**REQUIRED WORK:**
a. Duplicate the article on NASA's newsletter ban from "The Christian group" up to and including "their respective faiths.".
b. According to the article on NASA's newsletter ban, which other names for God may the club members still use?

**EXTRACT TO READ:**
»»

WWJD? NASA doesn’t know: censoring name of Jesus from newsletters violates American rights

Photo credit: Asher Murphy

NASA has banned “Jesus” from announcements made by the Johnson Space Center Praise and Worship Club in company newsletters, according to Liberty Institute, a legal organization dedicated to protecting religious freedom for all Americans.

The announcement that sparked the issue stated:

“Join with the praise and worship band ‘Allied with the Lord’ for a refreshing set of spring praise and worship songs on Thursday, June 4, from 11:15 a.m. to noon in Building 57, Room 106. (The theme for this session will be ‘Jesus is our life!’) Prayer partners will be available for anyone who has need. All JSC civil servants and contractors are welcome.”

The Christian group had regularly made announcements about their meetings in prior newsletters, but none had used “Jesus.” Shortly after the newsletter was sent out, the club received a warning form NASA’s legal team to never use “Jesus” in an announcement again. They said NASA could possibly be perceived as promoting one religion over others.

The problem with banning “Jesus” is that it is unconstitutional. This action encroaches on the employees’ rights to freedom of speech and religion. Employers are unable to censor religion according to law.

In Christianity, Jesus is a central figure. If the name of Islamic prophet Mohammed was banned from being used, the same issue would arise because these figures are pertinent to their respective faiths.

The ban is especially interesting considering NASA’s history of not censoring religion. On Christmas Eve in 1968, astronauts Jim Lovell, Frank Borman and Bill Anders were broadcast on television and radio reading from the Book of Genesis. The Apollo 8 crew recited the creation story as they orbited the moon and viewed the Earth.

Now, NASA now has decided to distance itself from religious connections.

The agency issued a statement following the ban, claiming they do not prohibit the use of any specific religious names in employee newsletters or other internal communications.

“The agency allows a host of employee-led civic, professional, religious and other organizations to meet on NASA property on employees’ own time. Consistent with federal law, NASA attempts to balance employee’s rights to freely exercise religious beliefs with its obligation to ensure there is no government endorsement of religion. We believe in and encourage open and diverse dialogue among our employees and across the agency,” the statement from NASA reads.

The ban sends mixed signals, however, as employees and members of the JSC Praise and Worship Club can use other names for God, including Yeshua, Lord and Son of God. The issue is found specifically in Jesus.

There the question lies, why is this specific name banned?

The club is an approved, private group. No employees are required to attend the meetings. Members of the group are voluntarily meeting, exercising freedom of assembly and practicing their religion in private. The newsletter merely looks to draw other Christians to a place where they can find sanctuary in their beliefs.

It’s silly to ban a single name. If the JSC Praise and Worship group is allowed to practice their religion on NASA’s premises, they should be allowed to reference the man at the center of their faith.

««

**GIVEN RECORDS:**
»»

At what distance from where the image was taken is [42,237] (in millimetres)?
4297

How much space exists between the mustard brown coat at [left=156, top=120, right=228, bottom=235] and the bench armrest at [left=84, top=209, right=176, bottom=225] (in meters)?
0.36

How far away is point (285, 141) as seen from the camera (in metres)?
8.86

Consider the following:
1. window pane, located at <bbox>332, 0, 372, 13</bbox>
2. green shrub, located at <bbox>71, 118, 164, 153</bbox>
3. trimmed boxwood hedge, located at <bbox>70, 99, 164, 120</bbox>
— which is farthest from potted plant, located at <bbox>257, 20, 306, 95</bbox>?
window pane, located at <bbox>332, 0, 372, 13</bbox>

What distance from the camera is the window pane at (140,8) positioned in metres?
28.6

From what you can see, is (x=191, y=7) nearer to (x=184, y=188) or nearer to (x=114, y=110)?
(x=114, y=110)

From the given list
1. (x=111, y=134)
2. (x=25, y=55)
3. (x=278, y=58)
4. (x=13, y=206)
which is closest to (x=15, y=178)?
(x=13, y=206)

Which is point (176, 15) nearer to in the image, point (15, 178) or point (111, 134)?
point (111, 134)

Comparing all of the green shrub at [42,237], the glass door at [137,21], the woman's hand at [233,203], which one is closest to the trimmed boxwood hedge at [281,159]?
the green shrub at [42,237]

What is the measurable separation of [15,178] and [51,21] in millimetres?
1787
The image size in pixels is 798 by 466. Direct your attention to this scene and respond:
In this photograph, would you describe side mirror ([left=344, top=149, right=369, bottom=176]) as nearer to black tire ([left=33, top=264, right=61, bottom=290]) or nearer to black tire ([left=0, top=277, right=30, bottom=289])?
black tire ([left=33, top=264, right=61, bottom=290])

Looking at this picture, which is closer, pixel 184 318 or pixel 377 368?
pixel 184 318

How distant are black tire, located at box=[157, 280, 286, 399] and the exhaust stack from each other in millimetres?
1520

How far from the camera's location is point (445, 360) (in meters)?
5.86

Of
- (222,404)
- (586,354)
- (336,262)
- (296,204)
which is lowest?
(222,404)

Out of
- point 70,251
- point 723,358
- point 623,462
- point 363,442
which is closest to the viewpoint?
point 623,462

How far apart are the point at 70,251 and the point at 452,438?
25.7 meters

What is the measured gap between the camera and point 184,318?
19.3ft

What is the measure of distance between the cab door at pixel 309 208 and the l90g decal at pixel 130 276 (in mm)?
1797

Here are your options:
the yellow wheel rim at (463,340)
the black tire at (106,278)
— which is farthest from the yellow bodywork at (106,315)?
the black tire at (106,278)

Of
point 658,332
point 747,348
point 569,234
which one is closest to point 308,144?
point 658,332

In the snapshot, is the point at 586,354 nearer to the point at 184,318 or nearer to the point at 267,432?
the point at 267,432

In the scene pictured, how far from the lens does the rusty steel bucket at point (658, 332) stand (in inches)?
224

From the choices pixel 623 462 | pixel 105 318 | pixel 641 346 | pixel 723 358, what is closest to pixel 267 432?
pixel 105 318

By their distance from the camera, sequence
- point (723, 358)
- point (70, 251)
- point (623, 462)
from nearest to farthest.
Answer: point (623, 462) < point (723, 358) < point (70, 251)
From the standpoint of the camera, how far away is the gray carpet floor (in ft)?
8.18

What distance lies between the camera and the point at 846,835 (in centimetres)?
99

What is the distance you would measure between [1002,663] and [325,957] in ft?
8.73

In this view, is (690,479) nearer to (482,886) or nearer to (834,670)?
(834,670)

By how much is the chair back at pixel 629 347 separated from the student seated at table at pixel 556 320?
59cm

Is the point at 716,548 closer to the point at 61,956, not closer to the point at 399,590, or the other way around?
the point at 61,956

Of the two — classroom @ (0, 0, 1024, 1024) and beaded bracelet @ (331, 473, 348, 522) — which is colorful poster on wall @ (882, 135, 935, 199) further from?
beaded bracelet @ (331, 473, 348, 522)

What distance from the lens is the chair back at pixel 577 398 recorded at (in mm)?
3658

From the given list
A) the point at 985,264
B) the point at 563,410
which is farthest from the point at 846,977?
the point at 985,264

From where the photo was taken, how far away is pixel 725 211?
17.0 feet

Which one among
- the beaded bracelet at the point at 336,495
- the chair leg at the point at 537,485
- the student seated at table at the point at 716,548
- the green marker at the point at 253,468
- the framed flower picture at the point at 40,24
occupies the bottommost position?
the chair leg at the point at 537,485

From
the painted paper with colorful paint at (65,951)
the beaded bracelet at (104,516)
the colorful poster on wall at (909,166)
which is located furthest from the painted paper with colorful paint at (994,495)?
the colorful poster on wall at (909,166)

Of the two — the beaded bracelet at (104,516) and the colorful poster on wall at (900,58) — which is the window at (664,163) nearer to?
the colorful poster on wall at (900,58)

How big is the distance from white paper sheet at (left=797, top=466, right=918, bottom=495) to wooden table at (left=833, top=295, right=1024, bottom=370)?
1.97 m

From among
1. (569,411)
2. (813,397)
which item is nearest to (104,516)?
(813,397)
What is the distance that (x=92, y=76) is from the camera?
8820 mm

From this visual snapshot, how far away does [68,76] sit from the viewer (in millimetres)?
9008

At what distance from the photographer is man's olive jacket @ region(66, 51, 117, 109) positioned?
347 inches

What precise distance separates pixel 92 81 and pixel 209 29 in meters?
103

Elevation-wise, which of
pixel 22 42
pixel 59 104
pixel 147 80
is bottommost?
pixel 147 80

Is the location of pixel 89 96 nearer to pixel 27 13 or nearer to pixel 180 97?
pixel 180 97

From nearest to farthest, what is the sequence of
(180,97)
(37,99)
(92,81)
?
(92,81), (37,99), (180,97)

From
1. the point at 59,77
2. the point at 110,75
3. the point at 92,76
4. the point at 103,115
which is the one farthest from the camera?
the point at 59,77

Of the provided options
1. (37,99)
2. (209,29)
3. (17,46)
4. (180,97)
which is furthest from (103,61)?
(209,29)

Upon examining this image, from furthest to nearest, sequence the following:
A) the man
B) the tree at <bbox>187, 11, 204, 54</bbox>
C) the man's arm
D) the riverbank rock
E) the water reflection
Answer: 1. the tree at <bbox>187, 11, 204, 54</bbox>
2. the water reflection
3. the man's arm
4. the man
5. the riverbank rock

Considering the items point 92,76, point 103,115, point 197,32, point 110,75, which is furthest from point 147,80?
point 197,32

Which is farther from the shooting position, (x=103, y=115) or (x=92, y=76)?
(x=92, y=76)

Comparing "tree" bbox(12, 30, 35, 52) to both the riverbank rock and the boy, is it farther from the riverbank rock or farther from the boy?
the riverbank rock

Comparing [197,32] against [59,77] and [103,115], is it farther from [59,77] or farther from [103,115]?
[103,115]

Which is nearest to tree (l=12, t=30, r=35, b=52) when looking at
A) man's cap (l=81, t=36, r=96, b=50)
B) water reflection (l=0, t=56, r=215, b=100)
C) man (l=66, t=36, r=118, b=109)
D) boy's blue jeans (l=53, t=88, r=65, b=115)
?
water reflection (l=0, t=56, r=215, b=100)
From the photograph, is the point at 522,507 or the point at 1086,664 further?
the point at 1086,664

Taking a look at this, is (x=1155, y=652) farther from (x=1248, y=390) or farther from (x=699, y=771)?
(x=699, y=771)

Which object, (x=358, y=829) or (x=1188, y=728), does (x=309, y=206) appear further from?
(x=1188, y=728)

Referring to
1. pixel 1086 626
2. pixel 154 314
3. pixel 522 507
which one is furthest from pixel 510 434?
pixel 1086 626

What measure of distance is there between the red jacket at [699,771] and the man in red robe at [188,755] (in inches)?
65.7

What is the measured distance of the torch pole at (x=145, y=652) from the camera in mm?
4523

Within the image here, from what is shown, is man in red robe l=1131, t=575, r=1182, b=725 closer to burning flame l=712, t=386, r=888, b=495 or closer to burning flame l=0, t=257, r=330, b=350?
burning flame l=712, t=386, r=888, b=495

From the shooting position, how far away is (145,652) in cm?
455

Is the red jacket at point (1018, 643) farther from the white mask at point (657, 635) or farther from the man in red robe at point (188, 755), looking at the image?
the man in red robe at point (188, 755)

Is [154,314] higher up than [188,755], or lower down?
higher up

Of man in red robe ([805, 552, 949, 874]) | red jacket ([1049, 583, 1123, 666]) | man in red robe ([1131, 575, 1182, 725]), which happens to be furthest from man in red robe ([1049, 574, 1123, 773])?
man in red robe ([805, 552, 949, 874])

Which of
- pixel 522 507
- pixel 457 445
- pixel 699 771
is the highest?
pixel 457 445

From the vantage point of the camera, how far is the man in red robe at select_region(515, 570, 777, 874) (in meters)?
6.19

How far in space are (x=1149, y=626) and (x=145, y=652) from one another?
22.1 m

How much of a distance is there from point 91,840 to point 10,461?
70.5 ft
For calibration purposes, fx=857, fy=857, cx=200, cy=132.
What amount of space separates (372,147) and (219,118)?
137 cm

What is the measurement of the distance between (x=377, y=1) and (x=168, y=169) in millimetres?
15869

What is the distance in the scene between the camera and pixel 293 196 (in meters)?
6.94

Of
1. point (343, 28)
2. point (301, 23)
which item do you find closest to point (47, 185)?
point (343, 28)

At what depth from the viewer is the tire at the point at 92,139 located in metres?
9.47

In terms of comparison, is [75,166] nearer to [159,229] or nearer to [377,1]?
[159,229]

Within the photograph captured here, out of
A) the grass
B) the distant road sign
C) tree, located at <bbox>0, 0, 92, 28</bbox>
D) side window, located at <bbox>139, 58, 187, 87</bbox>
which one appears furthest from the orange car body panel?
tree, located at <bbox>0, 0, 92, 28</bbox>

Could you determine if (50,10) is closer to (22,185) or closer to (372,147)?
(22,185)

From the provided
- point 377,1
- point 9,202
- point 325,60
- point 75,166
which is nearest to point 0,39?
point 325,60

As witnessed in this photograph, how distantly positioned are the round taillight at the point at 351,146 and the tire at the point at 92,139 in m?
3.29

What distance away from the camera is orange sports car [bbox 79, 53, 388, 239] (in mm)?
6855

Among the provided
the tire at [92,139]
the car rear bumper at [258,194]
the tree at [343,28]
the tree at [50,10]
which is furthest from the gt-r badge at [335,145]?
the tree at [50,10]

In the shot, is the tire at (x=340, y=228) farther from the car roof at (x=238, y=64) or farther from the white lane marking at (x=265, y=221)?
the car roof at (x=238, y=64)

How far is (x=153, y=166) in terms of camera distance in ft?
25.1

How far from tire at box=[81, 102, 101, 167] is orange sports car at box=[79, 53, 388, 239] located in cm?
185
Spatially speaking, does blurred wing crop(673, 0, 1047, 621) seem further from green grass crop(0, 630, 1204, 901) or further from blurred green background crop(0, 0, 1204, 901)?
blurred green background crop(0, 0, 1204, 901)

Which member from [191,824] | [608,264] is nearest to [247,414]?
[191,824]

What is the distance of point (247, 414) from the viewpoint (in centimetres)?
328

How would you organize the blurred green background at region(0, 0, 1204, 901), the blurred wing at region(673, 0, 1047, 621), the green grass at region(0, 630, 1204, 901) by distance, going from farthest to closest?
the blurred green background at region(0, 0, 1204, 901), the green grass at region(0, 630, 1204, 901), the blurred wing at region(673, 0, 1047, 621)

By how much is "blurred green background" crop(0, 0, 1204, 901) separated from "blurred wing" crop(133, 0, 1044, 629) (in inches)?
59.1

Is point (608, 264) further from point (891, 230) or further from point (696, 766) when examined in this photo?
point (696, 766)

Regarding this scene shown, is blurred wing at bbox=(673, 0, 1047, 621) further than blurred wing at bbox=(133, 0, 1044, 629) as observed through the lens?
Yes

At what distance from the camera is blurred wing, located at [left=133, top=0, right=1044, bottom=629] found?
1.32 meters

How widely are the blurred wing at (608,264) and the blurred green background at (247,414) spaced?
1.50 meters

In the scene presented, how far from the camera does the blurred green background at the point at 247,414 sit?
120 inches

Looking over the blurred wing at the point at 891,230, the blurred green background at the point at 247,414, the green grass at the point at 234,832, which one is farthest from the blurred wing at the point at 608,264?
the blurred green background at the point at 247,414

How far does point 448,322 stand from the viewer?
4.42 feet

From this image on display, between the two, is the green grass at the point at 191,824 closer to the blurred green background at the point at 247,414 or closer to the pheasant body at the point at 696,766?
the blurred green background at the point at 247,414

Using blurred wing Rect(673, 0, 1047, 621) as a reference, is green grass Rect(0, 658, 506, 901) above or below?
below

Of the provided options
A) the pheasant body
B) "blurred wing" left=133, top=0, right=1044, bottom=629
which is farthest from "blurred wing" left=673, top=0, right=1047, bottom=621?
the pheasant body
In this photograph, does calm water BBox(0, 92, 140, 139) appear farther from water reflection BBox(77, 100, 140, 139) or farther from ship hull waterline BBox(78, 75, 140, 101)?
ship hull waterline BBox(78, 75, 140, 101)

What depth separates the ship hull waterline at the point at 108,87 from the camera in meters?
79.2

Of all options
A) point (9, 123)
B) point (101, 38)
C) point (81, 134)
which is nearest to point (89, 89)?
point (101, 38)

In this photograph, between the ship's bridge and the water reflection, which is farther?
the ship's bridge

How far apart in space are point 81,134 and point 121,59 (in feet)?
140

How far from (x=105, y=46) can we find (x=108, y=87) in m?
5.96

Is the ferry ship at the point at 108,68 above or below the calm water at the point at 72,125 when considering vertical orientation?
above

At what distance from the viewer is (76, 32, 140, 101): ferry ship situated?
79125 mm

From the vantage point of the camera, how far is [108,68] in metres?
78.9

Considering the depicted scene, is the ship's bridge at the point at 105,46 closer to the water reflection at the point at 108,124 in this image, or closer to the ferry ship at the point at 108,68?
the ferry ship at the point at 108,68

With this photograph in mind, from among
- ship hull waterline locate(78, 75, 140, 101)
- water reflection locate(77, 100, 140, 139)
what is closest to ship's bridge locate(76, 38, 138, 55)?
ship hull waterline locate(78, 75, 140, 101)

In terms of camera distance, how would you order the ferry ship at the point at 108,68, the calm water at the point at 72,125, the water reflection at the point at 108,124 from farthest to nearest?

««

**RESULTS:**
a.
The Christian group had regularly made announcements about their meetings in prior newsletters, but none had used “Jesus.” Shortly after the newsletter was sent out, the club received a warning form NASA’s legal team to never use “Jesus” in an announcement again. They said NASA could possibly be perceived as promoting one religion over others.

The problem with banning “Jesus” is that it is unconstitutional. This action encroaches on the employees’ rights to freedom of speech and religion. Employers are unable to censor religion according to law.

In Christianity, Jesus is a central figure. If the name of Islamic prophet Mohammed was banned from being used, the same issue would arise because these figures are pertinent to their respective faiths.

b. Yeshua, Lord and Son of God.